We can see that there are no leaks! So, technically we did not leaked memory, it was just a temporal thing from the Rust perspective, and, from C’s perspective, we were simply allocating memory and freeing it correctly afterward.

You can find the full implementation of both C and Rust here.

Can Box::leak be used instead of Box::into_raw?

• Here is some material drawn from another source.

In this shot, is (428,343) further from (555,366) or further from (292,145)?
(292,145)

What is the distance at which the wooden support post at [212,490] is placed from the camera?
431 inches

Yes, but in my opinion you should not. Semantically, using Box::from_raw to re-create a Box from a Box::leak is incorrect because, technically, you did not intend to leak memory if you reclaim it with the objetive of releasing it. Check out the following code:

fn reconstruct_and_drop(value: &mut i32) {
    let _ = unsafe { Box::from_raw(value as *mut i32) };
}

fn main() {
    let value = Box::new(42);
    let static_value: &'static mut i32 = Box::leak(value);

    println!("The value is {}", static_value);

    reconstruct_and_drop(static_value);

    println!("The value is {}", static_value);
}

This results in the following output:

The value is 42
The value is 431898688

Here, we leak the value 42, and we give it a 'static lifetime. Citing the Rust Book:

But before specifying 'static as the lifetime for a reference, think about whether the reference you have actually lives the entire lifetime of your program or not, and whether you want it to

Additionally, by definition, a reference is valid throughout its entire lifetime, unlike a raw pointer.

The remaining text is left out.